*What to do:*
All pictures must be left out as you transcribe the lines from the first line of the data to the line containing "Guitarra com acabamento", both included.

*Records to process:*

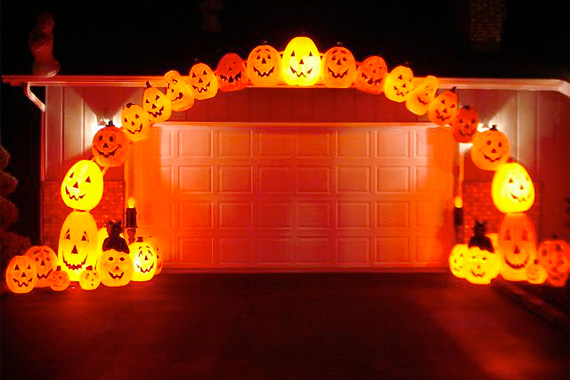 outdoor halloween decorations pumpkin arch_f7886f7c4d0e3f254d54fbe15bd7fe51_3x2jpg - Halloween Decorations Pumpkin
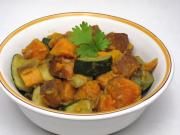 Sweet potatoes with zucchini and indian spices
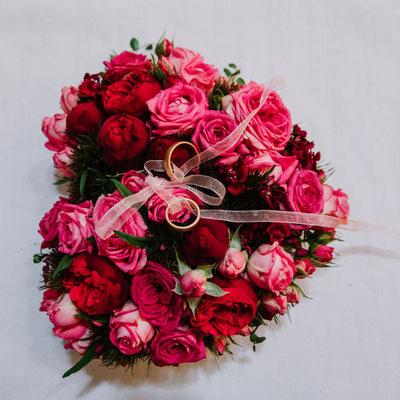 ein Ringkissen aus Blumen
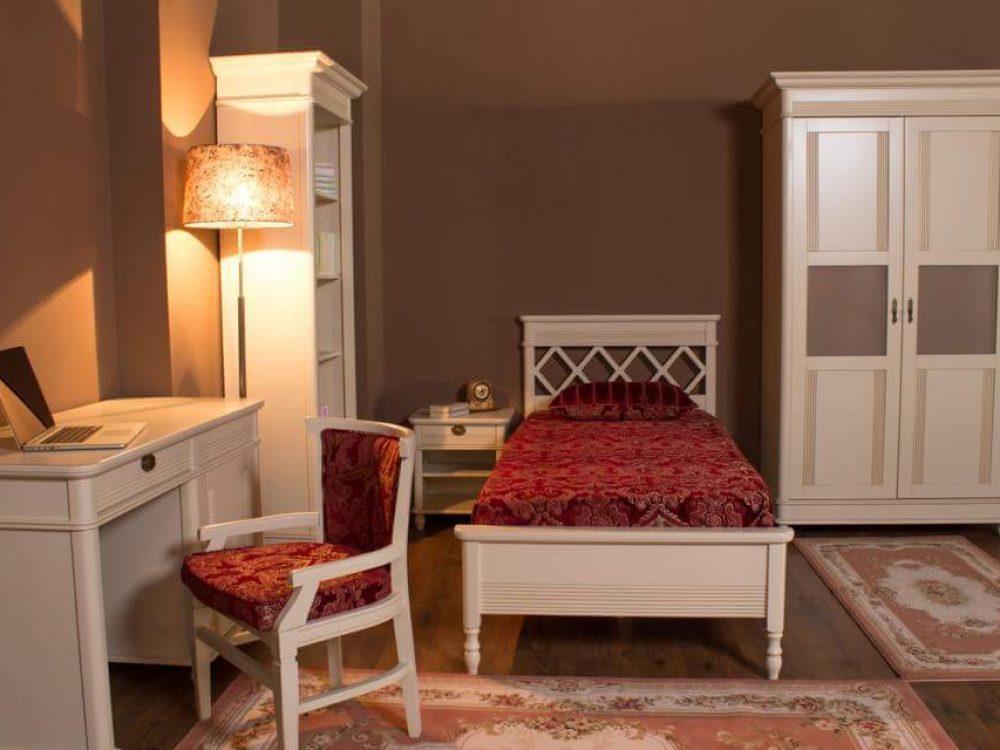 Mobila la comanda canapea si mobila preturi paturi for Camera roma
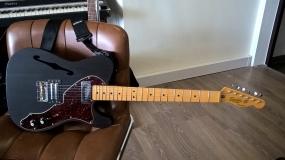 Guitarra com acabamento à Óleo (Telecaster Black)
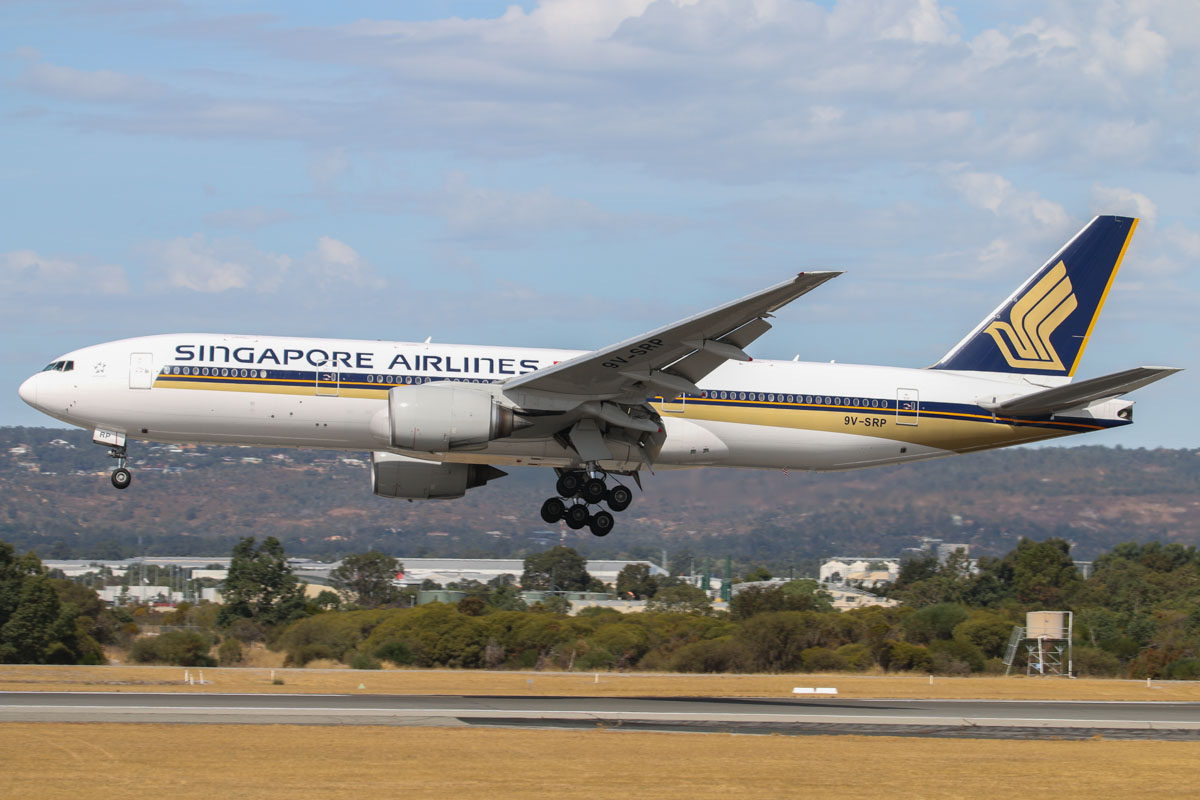 9V-SRP Boeing 777-212ER (MSN 33369/448) of Singapore Airlines at Perth Airport – Sat 22 March 2014. Photo © David Eyre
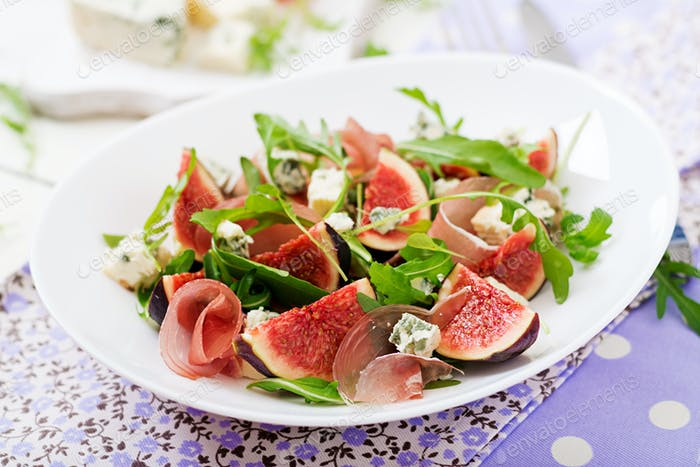 Prosciutto di Parma Salat mit Feigen und Blauschimmelkäse.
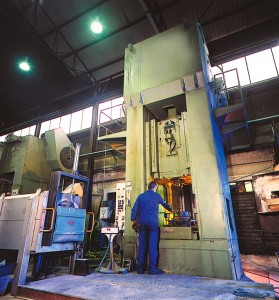 Beck Technologies bénéficie d'un presse de 1250 tonnes de puissance de frappe.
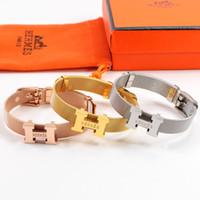 ingrosso lettera h-Braccialetto creativo con cinturino con logo delicato lettera H braccialetto per coppia Braccialetto in acciaio al titanio da donna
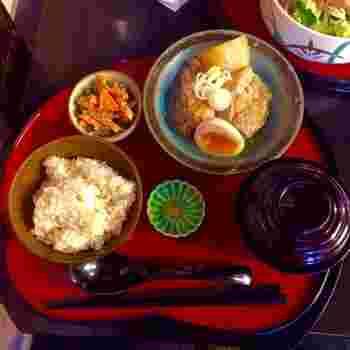 えんがわカフェは京都のお麩屋さんが展開するお店のため、ヘルシーで体に優しいごはんを楽しむことが出来ます。純和風の定食はもちろん、和素材を使ったグリーンカレーやキッシュなども人気です。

*Response to this task:*
 outdoor halloween decorations pumpkin arch_f7886f7c4d0e3f254d54fbe15bd7fe51_3x2jpg - Halloween Decorations Pumpkin
 Sweet potatoes with zucchini and indian spices
 ein Ringkissen aus Blumen
 Mobila la comanda canapea si mobila preturi paturi for Camera roma
 Guitarra com acabamento à Óleo (Telecaster Black)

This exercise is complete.